> **Stored data**
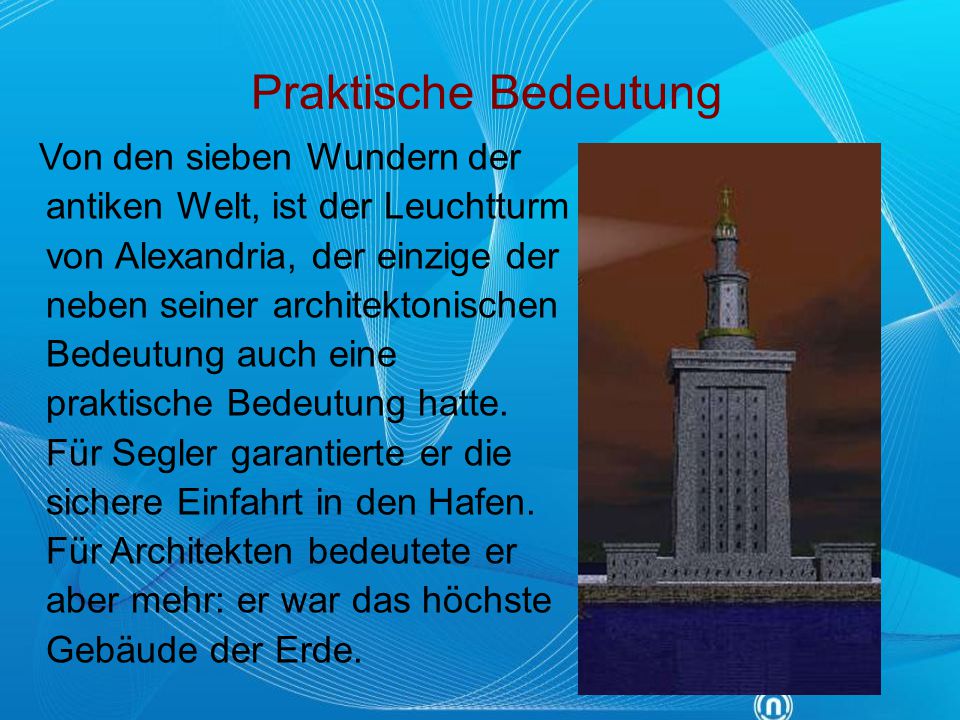 Praktische Bedeutung

Von den sieben Wundern der antiken Welt, ist der Leuchtturm von Alexandria, der einzige der neben seiner architektonischen Bedeutung auch eine praktische Bedeutung hatte. Für Segler garantierte er die sichere Einfahrt in den Hafen. Für Architekten bedeutete er aber mehr: er war das höchste Gebäude der Erde.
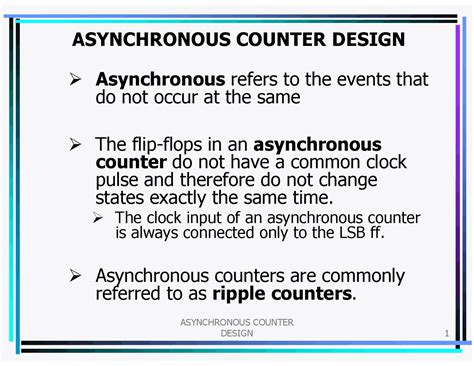 ASYNCHRONOUS COUNTER DESIGN

➢ Asynchronous refers to the events that do not occur at the same

➢ The flip-flops in an asynchronous counter do not have a common clock pulse and therefore do not change states exactly the same time.

➢ The clock input of an asynchronous counter is always connected only to the LSB ff.

➢ Asynchronous counters are commonly referred to as ripple counters.

ASYNCHRONOUS COUNTER DESIGN

1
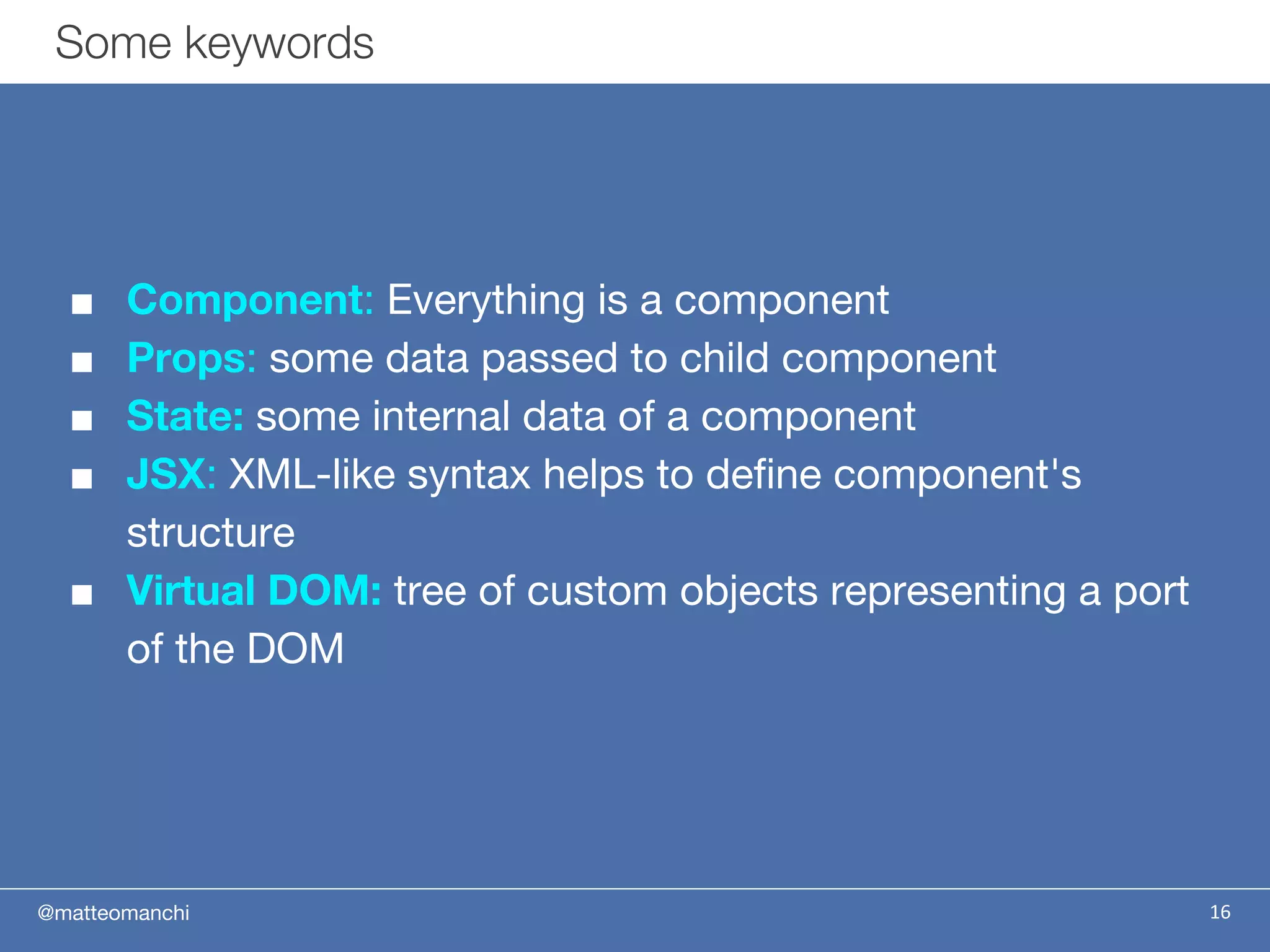 Some keywords

■ Component: Everything is a component
■ Props: some data passed to child component
■ State: some internal data of a component
■ JSX: XML-like syntax helps to define component's structure
■ Virtual DOM: tree of custom objects representing a port of the DOM

@matteomanchi

16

> **Task to carry out**
All lines above between the line that contains "Von den sieben" and the last line of the entries, both included, must be transcribed exactly. No pictures are to appear.

> **Exercise answer**
Von den sieben Wundern der antiken Welt, ist der Leuchtturm von Alexandria, der einzige der neben seiner architektonischen Bedeutung auch eine praktische Bedeutung hatte. Für Segler garantierte er die sichere Einfahrt in den Hafen. Für Architekten bedeutete er aber mehr: er war das höchste Gebäude der Erde.
 ASYNCHRONOUS COUNTER DESIGN

➢ Asynchronous refers to the events that do not occur at the same

➢ The flip-flops in an asynchronous counter do not have a common clock pulse and therefore do not change states exactly the same time.

➢ The clock input of an asynchronous counter is always connected only to the LSB ff.

➢ Asynchronous counters are commonly referred to as ripple counters.

ASYNCHRONOUS COUNTER DESIGN

1
 Some keywords

■ Component: Everything is a component
■ Props: some data passed to child component
■ State: some internal data of a component
■ JSX: XML-like syntax helps to define component's structure
■ Virtual DOM: tree of custom objects representing a port of the DOM

@matteomanchi

16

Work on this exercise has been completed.